Y hoy estoy feliz hija de puta

Con mi amigo el vagabundo habíamos encontrado una billetera en estación Retiro, y después de tres días conseguimos devolvérsela a su dueño. Estaba asustado cuando nos vio, pero terminó tan agradecido de nuestra buena intención que nos regaló cien pesos.
Con esos cien pesos, después de mucho tiempo, fuimos el vagabundo y yo a un Carrefour. Compramos pan lactal, café instantáneo, una mermelada y un cuchillito limpio para untar. La cajera nos miró con suspicacia cuando le dimos el billete de cien.
-Cerrá la boca, conchuda -dijo el vagabundo, sonriendo con todos sus dientes amarillos-. Hoy estoy de buen humor, no quieras arruinarlo como una hija de puta.
Ella congeló su cara en una especie de susto infantil y nos dio el vuelto.
-Gracias -dijo él-. Que tengas buen día.

Condición humana LIII

Tengo la impresión de que cuando era chico caminaba a la par de la vida, sin preocuparme, distraído, dejando caer cosas por todos lados, sin saber qué camino transitábamos. De pronto un día me di cuenta que íbamos al trote, de que en realidad hacía ya mucho tiempo íbamos al trote. Y la vida fue acelerando el paso y se me adelantó, yo traté de alcanzarla pero cada vez ella daba zancadas más grandes. Tiraba cosas en el camino y yo no quería perder ni un centímetro de distancia ni quería dejar esas cosas tiradas por ahí. Empecé a gritarle, rezagado, que doblara para acá, que en la próxima curva fuera hacia tal lado. Generalmente la vida me ignoró e hizo lo que quiso, y yo me limité a seguirla.
Y hoy seguimos así, cada vez más rápido, cada vez más insensibles los pies que golpean el camino, haciendo equilibrio con los mil bártulos que fui recogiendo, sin dejar nunca de correr y teniendo que decidir qué dejo caer, viendo que hay cosas que se me escapan de las manos. Sin embargo tengo la impresión de que cada vez aumentan más mis energías, que a cada paso respiro más profundo, aplacando la fatiga. Y de que en cierta forma el camino que la vida fue eligiendo es el adecuado para mis piernas.

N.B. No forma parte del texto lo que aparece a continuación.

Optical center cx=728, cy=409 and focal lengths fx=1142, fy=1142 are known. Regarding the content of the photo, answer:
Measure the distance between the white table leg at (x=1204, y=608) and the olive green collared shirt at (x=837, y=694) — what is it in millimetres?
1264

jueves, 12 de abril de 2012

Lo que el tornado me contó

Llegamos cuando empezaba la Hora Santa. La capilla se vació y quedamos muy pocos, en un rincón iluminado con velas porque en la capilla tampoco había luz. El ambiente era extraño, adormecedor, bastante bien logrado a decir verdad.
Pero lo que otros años era un momento de silencio y reflexión en voz tranquila, este año fue pura reflexión en voz alta y canto sin respiro. Así que mi papá y mi mamá, molidos de cansancio y molestos por el cambio, se fueron a la media hora y yo me quedé. Estaba tranquilo ahí, podía aislarme de las voces y las guitarras, y en casa no había luz y no había nada para hacer.
Después empezamos a rezar el rosario, y al segundo misterio yo ya sentía la panza que me preguntaba cuánto faltaba para comer algo. Estuve de rodillas todo el rato, salvo el último misterio que me paré: por un lado quería aflojar la presión en las rodillas, y por el otro era como tomar posición de largada: apenas terminara la Hora Santa me iba corriendo.
Sin embargo terminó y salí caminando ligero y tranquilo. Había luna llena, o casi, y la falta de luz eléctrica quedaba completamente recompensada. Podría haberme puesto a leer en la vereda, sino fuera por el humo. Mucho humo, como niebla espesa, acre y húmeda flotando en todos lados. En las siete cuadras que separan la capilla de mi casa debo haber cruzado al menos diez fogones: los vecinos quemaban hojas y ramas que el viento había tirado, y quemaban basura con feo olor, quemaban la comida que se había puesto rancia en la heladera descongelada, quemaban todo lo que no servía. Y hacían bien porque, aunque todavía nadie podía asegurarlo, los basureros no iban a pasar durante más de una semana y las bolsas de basura se iban a acumular en todas las veredas.
Había muchas cosas más que tampoco sabíamos esa noche. Como que la luz iba a ir y volver varias veces (en el mejor de los casos, porque hubo gente sin luz durante más de una semana). Como que uno de mis mejores amigos se había quedado sin casa. Como que a tres cuadras de casa un eucalipto aplastó a un hombre y su auto, le amputaron una pierna y después murió. Como que había más muertos de los esperados, gente que había salido volando con su techo, gente que había sido succionada por una ventana, gente había sido partida en dos por una chapa voladora. Como que muchos estudiantes de la Universidad de Morón estaban internados por cortes y traumatismos. Como que algunos celulares iban a estar mucho tiempo sin señal y la gente iba a desarrollar síndrome de abstinencia. Como que a un vecino le apareció en el fondo de la casa una pileta de fibra de vidrio. Como que íbamos a ver fotos con un tornado de verdad, hecho y derecho. Como que las piras nocturnas iban a repetirse durante cuatro noches, porque el tornado había dejado mucho para quemar con fuego.
El tornado fue un acontecimiento inesperado, único. Como la nevada del dos mil siete, pero más triste. Pensé que si afectaba así a una sociedad como la nuestra, en la antigüedad debía sorprender mucho más. Pensé que sería divertido, en adelante, recordar todos los ocho de abril con la festividad del fogón por el tornado. Después empecé a toser y la consideré una mala idea. Ya no quiero (tal vez nadie quiere) rememorar nada con rituales ni ceremonias ni repeticiones; me alcanza con una vaga memoria, lo que evoca una foto, lo que relata un cuento, un fragmento de información, un poquito de poesía. O siete crónicas.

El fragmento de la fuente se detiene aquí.